A product roadmap's value is in the planning process and aligning the team on a vision, not in rigidly adhering to a delivery schedule. The co-founder of Artist argues that becoming a feature factory focused on checking boxes off a roadmap is a dangerous trap that distracts from solving real customer problems.
Artist's co-founder warns that the biggest mistake founders make is building technology too early. Her team validated their text-based learning concept by manually texting early users, confirming the core hypothesis and user engagement before committing significant engineering resources.
Instead of debating individual features, establish a clear "perspective" for your product. Artist's perspective as a "push-based product for quick insights" makes it easy to reject requests that don't align, like building an in-house video hosting tool. This aligns the entire organization and simplifies the roadmap.
Artist's CPO notes that while frameworks and processes can feel productive, the best product work is often messy and uncomfortable. It involves fighting with stakeholders and making bets on uncertain features rather than fixing known, smaller issues. This contrasts with the idealized view of smooth, process-driven development.
When her financial literacy classes failed, Maxine Anderson realized the problem wasn't that people didn't want to learn, but that the format (in-person classes) didn't fit their lives. This insight—that the delivery medium itself is often the biggest barrier—led to Artist's text-based learning platform.

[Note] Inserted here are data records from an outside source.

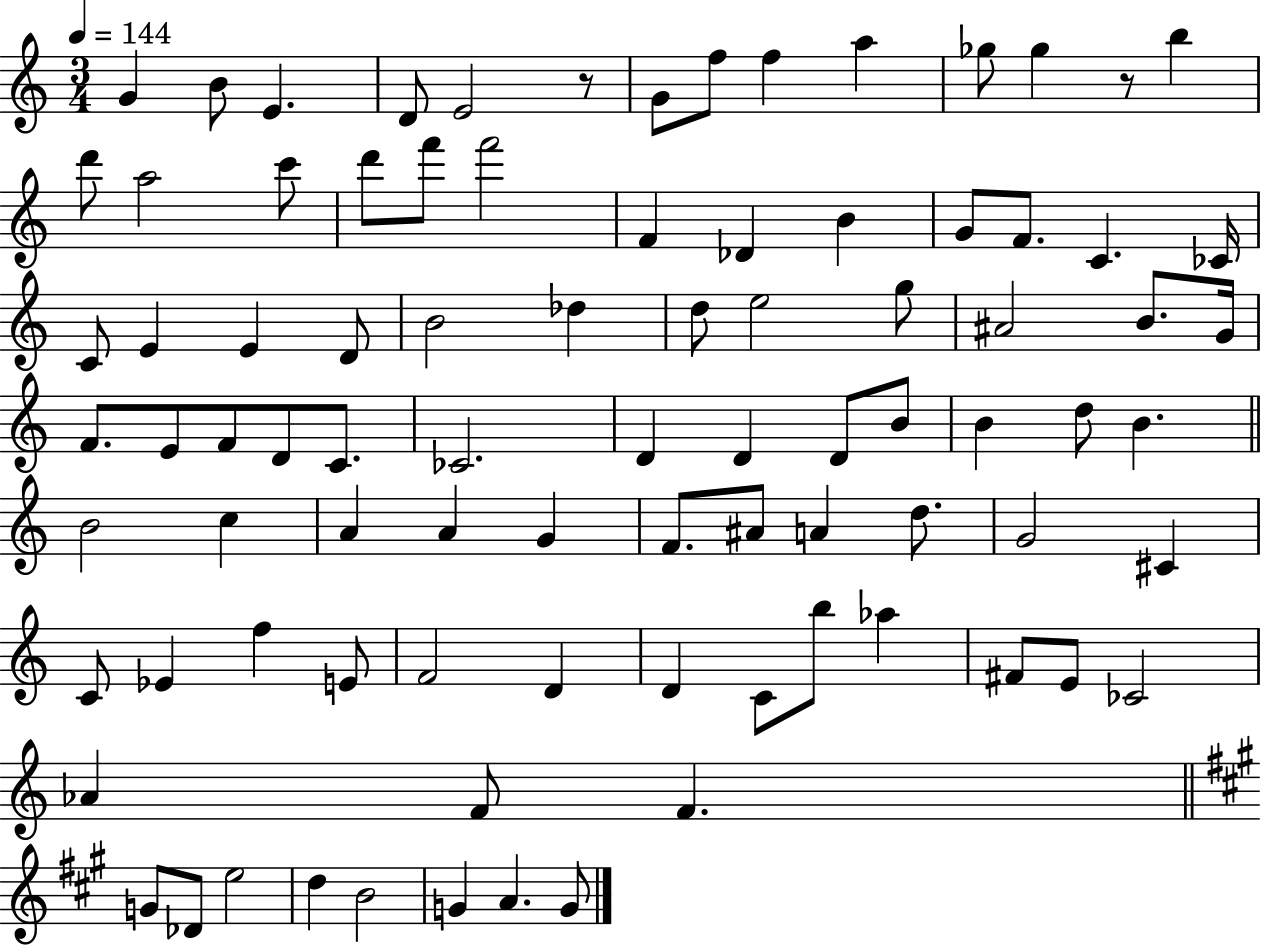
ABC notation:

X:1
T:Untitled
M:3/4
L:1/4
K:C
G B/2 E D/2 E2 z/2 G/2 f/2 f a _g/2 _g z/2 b d'/2 a2 c'/2 d'/2 f'/2 f'2 F _D B G/2 F/2 C _C/4 C/2 E E D/2 B2 _d d/2 e2 g/2 ^A2 B/2 G/4 F/2 E/2 F/2 D/2 C/2 _C2 D D D/2 B/2 B d/2 B B2 c A A G F/2 ^A/2 A d/2 G2 ^C C/2 _E f E/2 F2 D D C/2 b/2 _a ^F/2 E/2 _C2 _A F/2 F G/2 _D/2 e2 d B2 G A G/2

Artist's co-founder found that even the best employees lack the time to seek out learning. Their success comes from a "push-based" model that delivers personalized, timely information via text or Slack, rather than relying on employees to log into a separate learning platform.
After losing clients due to HR budget cuts, Artist successfully pivoted from selling to central L&D teams to selling to sales enablement departments. These teams have budgets directly tied to revenue outcomes, making them a more resilient and motivated customer base, even without a fundamental product change.